What I find interesting – and what I’m looking at today – is the way technology has shaped the interaction between rave and RnB.
One of the defining characteristics of the hardcore sound of 89-92 was the helium vocals nicked from the acapellas on US import 12”s. Limited sampler memory meant that producers could only ever grab snatches of vocal; a line, a screech, a holler. Just check these early tracks from the unsung genius Noise Factory – he’s packing the samples in like a digital Phil Spectre, creating a wave after wave of screaming soul in single second bursts . The way he works with his limitations kills me – on ‘Was I Raving’, in lieu of having another synth, he simply batters the pitch adjust on a Technics to create a really shaky, really exciting lead line.
His sample choices are straight from the UK rave songbook – in the way that traditional musicians new certain vamps or keys create certain moods, there’s a pantheon of samples that lay the foundation for rave – not just the well documented breakbeat sources, but the vocal stabs – in this case Noise Factory uses the disco of First Choice’s ‘Let No Man Put Asunder’ (a sample so rinsed it’s almost invisible), alongside selections from Ecstacy, Passion & Pain – Touch And Go. Touch And Go was a New York warehouse classic, it’s vocal cannibalised for countless rave hits, from the underground (junglists Jumping Jack Frost and Tom & Jerry both had a crack at it) to the mainstream; JX’s mid 90s house chart topper ‘Son Of A Gun’ pinched it’s vocal wholesale from the track. With limited sampler space it seems fair to assume that certain vocals were privileged for a) being able to fit to tempo and b) nailing an emotion instantaneously- A feat those big lunged New York diva records had well sewn up.
With jungle you see a change, with both the switch in tempo and the expansion of technology having an effect. With more memory longer sections of songs could be grabbed, and with the bpm’s nudging to 160 and beyond, it suddenly made more sense to slow a vocal down, or leave it completely, and run it at half time to the snare drum. With so much of jungle being about reclaiming the swing from hardcore’s mad speed addled energy, it made perfect sense to let the vocals breathe a little. Zinc’s Fugees remix is probably the most famous example of jungle rhythms matched to half speed RnB to mind blowing effect, but his was just a stop on a long road – this ’94 Toni Braxton remix – given the bizarre, asinine name of ‘Nice Tune’ – teams Braxton’s voice with a simple, near perfect steppers reggae bassline, and some mad frantic break chops.

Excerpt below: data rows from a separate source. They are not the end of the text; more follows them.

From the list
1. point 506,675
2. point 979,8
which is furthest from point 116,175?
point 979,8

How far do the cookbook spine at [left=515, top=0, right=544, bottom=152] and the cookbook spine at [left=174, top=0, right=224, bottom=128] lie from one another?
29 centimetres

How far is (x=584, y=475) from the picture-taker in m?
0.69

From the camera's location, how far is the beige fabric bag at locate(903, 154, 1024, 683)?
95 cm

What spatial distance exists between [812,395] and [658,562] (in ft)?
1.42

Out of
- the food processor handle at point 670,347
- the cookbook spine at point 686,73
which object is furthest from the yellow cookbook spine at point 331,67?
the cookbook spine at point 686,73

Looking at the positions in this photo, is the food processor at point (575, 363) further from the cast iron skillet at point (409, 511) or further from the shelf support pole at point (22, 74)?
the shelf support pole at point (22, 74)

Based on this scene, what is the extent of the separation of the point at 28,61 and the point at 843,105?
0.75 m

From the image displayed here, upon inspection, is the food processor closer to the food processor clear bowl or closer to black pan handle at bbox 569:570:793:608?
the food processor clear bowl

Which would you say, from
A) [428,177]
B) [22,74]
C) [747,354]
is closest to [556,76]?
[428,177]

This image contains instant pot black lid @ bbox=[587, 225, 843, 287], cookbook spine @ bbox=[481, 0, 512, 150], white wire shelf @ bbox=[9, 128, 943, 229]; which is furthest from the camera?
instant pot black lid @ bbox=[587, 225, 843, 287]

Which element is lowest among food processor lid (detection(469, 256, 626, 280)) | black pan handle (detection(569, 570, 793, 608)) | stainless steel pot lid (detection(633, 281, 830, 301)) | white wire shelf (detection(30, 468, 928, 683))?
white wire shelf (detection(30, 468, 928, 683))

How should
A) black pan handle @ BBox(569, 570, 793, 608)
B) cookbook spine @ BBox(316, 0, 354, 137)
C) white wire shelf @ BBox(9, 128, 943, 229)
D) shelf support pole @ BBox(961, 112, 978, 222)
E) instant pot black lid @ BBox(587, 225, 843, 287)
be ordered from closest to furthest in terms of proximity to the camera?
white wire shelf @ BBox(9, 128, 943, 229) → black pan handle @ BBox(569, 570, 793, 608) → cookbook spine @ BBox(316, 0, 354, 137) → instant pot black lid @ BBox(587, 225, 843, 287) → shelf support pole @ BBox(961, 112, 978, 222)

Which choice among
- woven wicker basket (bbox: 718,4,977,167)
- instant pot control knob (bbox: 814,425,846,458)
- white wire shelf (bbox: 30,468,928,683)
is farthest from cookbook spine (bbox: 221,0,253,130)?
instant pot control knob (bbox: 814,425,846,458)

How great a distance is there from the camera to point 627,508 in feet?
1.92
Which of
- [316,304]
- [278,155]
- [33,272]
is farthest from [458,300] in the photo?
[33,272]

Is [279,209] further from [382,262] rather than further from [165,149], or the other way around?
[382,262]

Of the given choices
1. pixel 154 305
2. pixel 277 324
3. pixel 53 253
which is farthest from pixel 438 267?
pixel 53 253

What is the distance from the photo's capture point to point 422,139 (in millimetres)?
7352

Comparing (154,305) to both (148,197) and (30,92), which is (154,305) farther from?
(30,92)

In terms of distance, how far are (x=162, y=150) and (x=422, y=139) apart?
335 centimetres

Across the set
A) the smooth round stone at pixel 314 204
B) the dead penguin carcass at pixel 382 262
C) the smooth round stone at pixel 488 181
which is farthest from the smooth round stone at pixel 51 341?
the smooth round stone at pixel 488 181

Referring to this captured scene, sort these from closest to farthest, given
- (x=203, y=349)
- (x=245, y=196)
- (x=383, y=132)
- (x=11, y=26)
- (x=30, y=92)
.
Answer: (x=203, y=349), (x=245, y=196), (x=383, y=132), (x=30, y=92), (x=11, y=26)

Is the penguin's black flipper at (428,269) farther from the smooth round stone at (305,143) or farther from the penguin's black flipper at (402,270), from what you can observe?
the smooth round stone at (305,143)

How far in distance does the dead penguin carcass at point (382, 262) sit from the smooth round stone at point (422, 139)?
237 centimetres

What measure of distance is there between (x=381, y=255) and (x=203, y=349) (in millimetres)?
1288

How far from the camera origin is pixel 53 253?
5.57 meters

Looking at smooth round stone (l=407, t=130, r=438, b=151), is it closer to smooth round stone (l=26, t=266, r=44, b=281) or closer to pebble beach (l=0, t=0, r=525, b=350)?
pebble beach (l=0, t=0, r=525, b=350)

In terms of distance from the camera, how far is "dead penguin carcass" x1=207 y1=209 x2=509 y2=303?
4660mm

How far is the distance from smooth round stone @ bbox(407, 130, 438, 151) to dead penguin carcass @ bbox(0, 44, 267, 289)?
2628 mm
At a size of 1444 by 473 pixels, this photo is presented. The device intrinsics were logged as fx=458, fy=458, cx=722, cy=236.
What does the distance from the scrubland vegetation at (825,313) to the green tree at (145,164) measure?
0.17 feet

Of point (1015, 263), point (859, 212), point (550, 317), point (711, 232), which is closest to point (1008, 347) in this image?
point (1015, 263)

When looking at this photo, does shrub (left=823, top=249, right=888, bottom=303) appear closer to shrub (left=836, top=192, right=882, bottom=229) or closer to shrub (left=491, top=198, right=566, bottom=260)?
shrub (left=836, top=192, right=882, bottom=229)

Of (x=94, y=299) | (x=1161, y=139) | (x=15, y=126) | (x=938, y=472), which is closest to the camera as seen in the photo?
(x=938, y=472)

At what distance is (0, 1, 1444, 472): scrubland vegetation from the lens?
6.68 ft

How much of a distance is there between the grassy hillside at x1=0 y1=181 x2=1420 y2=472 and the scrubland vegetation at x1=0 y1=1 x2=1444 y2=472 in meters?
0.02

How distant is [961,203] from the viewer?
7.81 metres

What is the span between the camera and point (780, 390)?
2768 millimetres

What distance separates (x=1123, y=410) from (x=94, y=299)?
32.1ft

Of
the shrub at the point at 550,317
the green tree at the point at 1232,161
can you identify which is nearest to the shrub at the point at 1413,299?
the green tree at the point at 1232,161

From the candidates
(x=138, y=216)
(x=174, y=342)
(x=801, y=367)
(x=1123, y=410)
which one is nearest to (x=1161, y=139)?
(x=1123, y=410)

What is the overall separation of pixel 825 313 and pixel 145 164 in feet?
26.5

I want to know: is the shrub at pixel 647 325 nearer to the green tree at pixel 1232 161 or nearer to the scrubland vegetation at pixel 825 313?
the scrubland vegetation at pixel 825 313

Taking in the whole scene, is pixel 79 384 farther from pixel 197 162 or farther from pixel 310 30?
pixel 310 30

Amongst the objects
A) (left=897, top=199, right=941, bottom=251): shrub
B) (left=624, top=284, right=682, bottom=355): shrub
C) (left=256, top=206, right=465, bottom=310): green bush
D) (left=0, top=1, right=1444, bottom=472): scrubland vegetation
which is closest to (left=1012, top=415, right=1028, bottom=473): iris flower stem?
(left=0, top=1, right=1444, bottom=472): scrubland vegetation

It was caned all over pirate and sounds incredible today – it also is as good a marker as any of how technology allowed samples to return (kinda) to their original context – where hardcore ripped vocals and fucked them up, twisted them, distorted them and made them sharp kinetic hits, junglists were seeking to retain the soul and emotion of the song they were robbing, and apply that slickness to their own UK ruffidge.
This process reached it’s zenith in UK Garage, still London’s strongest claim to a homegrown RnB scene. With the technology now available to take vocals wholesale you had complete songs remixed in a 2 Step style – from Sniper adding a bump and flex to Destiny’s Child to Sovereign who became an expert at reimagining soul – check him here working with Eboni Foster’s 90s jam ‘Everything You Do’ on Truly and Pink’s ‘There You Go’ on the cut of the same name. Of the Sovereign tracks I’m posting here, it kills me that I haven’t got a 12” of Truly – I’ve had to stick up a Youtube clip instead, but it’s too perfect not to post. If anyone’s flogging a copy and doesn’t want dumb discogs prices, get in touch!
I do find myself wondering though, whether the increase in technology is coming at an expense to creativity – where the hardcore cats had to make American RnB work for them, seeking out ways to infuse their tracks with the mystique and skill of American soul, but without being able to directly lift whole passages, the limitation gave rise to strange dayglo hybrids. Now producers can be that little bit lazier, and weget a situation where Ben Pearce becomes a big name by wholesale teefing an amazing Anthony Hamilton vocal and whacking it over a humdrum house plodder. Where's the magic?